Canada Geese in Iowa
Geese are very common in Iowa, but did you know their full name is the Canada Goose?
There isn’t a very good explanation as to why it’s called a Canada Goose but my guess is they must have a large home base in Canada. They breed in much of North America where there is water and this includes much of Canada.
Canada geese have stopped migrating as far as they used to. There are many reasons for this but a big one is the occurrence of manicured lawns. These wide-open sections of grass allow for large spaces full of food and an open eye line. When they do migrate, they are able to travel up to 1,500 miles in a day. They can fly around 40 miles per hour but with the right wind, can get up to 70 miles per hour. This is how they can travel so far in a single day.
You might recognize them migrating by their V formation as they fly. This has a simple explanation as the bird in front breaks the headwind so it’s easier for the birds behind it to draft. The geese also take turns being the lead bird because it would eventually get pretty tiring being the lead bird. Even young birds will be able to be part of a migrating pack. The young birds are taught to fly when they are only two or three months old and migrate with their parents.
These geese need open water all year round to survive. They use the water to escape from land-based predators but also find food. Within the first-day baby geese, called goslings, can dive 30 to 40 feet deep in water. With many homes featuring landscaping that includes a heated pond, geese don’t tend to stray far from land or water they know is safe. And that includes backyards.
While goslings are very cute and might be found in your backyard, on your acreage, or at your favorite park, it’s not safe to try to get near them. When geese sense danger they’re not afraid to attack. This is especially true when it comes to their young. Geese can be dangerous as they will attack humans by biting and hitting them with their wings. And remember, these birds aren’t small. They can weigh between five and 14 pounds, but some can get up to 20 pounds. While the females may weigh a little less than males, they’re not afraid to attack.
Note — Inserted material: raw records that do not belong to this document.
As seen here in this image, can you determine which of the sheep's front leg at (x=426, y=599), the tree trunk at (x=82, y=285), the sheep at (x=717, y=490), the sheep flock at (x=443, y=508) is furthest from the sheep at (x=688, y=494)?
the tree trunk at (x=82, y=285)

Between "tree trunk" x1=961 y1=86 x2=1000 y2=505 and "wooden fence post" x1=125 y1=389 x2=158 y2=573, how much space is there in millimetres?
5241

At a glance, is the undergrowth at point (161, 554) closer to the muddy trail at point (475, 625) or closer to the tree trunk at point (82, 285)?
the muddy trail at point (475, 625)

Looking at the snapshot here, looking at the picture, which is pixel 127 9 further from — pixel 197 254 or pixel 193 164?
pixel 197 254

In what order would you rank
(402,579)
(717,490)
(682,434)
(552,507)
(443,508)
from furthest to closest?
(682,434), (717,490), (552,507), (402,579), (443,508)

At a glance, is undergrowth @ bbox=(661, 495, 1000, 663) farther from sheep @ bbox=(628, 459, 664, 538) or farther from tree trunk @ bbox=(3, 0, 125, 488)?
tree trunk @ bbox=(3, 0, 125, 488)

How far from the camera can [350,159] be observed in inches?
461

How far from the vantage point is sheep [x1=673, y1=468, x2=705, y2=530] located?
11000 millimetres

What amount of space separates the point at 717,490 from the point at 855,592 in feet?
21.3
Canada Geese can be seen as a nuisance since they will take up residence in backyard ponds and they tend to poop everywhere. But, there is a hunting season dedicated to the Canada Goose to help keep the population in check. It’s also important to remember, their natural range of habitat is declining, largely due to human intervention. This is a big factor in why they end up in backyards and why they stay. It’s safe and they know there’s food. Maybe take a second to think about why they’re there before you get too upset they’re ruining your landscaping.